Tawfiq Salem, 60 ans, vit avec sa femme, ses sept enfants et deux petits enfants en Cisjordanie.
Tawfiq Salem a perdu ses oliviers © AI Tawfiq Salem a perdu ses oliviers © AI

J’avais 5 hectares de terres. Les bulldozers sont venus et ont déraciné tous mes oliviers: 500 oliviers, plus 200 qui  appartenaient à mon frère. C’était le 1er décembre 2004, j’étais en train de dormir chez moi quand quelqu’un a frappé à ma porte en criant: «Les Israéliens sont en train de déraciner tes arbres!» Alors je suis sorti sur le balcon d’où je pouvais voir mes terres, j’ai vu les bulldozers, et je me suis écroulé sur le sol. Puis, je suis allé chez Ibrahim, il m’a donné du café, m’a dit de me calmer et d’aller au bureau administratif de l’armée israélienne. Alors j’y suis allé, dans la voiture d’un parent, avec ma carte d’identité et mes titres de propriété et j’ai dit au responsable présent: «Ils sont en train de déraciner mes   arbres!» Il a répliqué: «Ce ne sont pas tes terres!» J’ai dit: «Si, j’ai les titres de propriété, ce sont mes terres à 100%!» Il m’a emmené en jeep de l’armée, avec l’officier chargé des questions foncières au bureau d’administration du district, et nous nous sommes rendus sur le site. Ils avaient déjà déraciné 117 arbres. L’officier les a stoppés et leur a dit d’arrêter de travailler, et ils ont quitté le terrain. J’ai mis deux poignées de terre dans ma poche au cas où je ne puisse plus y revenir, afin que nous n’oublions pas, mes enfants et moi.

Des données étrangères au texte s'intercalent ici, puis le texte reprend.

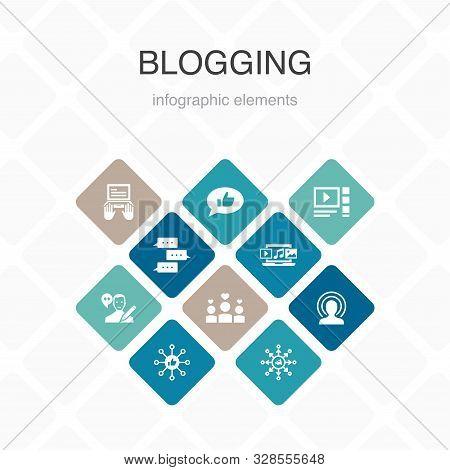 Blogging Infographic 10 Option Color Design.social Media, Comments, Blogger, Digital Content Simple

Et puis le 10 décembre, les bulldozers de l’armée israélienne sont revenus et ont de nouveau commencé à déraciner les arbres. Ma famille et moi y sommes allés et nous avons brisé les vitres d’un bulldozer. Une unité armée a alors été appelée et ils nous ont enlevés de force de nos terres. J’ai demandé au chef: «Si c’est ta voiture, je peux te la prendre?» Il a répondu: «Non!» Alors je lui ai dit: «Comment pouvez-vous me prendre ma terre, simplement parce que vous disposez des armes?»

L’officier est revenu et leur a demandé de partir, mais ils avaient déjà déraciné tous les arbres qu’ils voulaient pour les emmener en Israël.

Alors chaque jour je viens à cet endroit regarder mes terres, je regarde simplement ma terre, avec douleur. Chaque jour je viens voir mes terres.

Je ne vis pas. Je suis mort. Avant nous avions des olives, des oranges, des légumes et nous étions heureux; maintenant nous n’avons plus rien.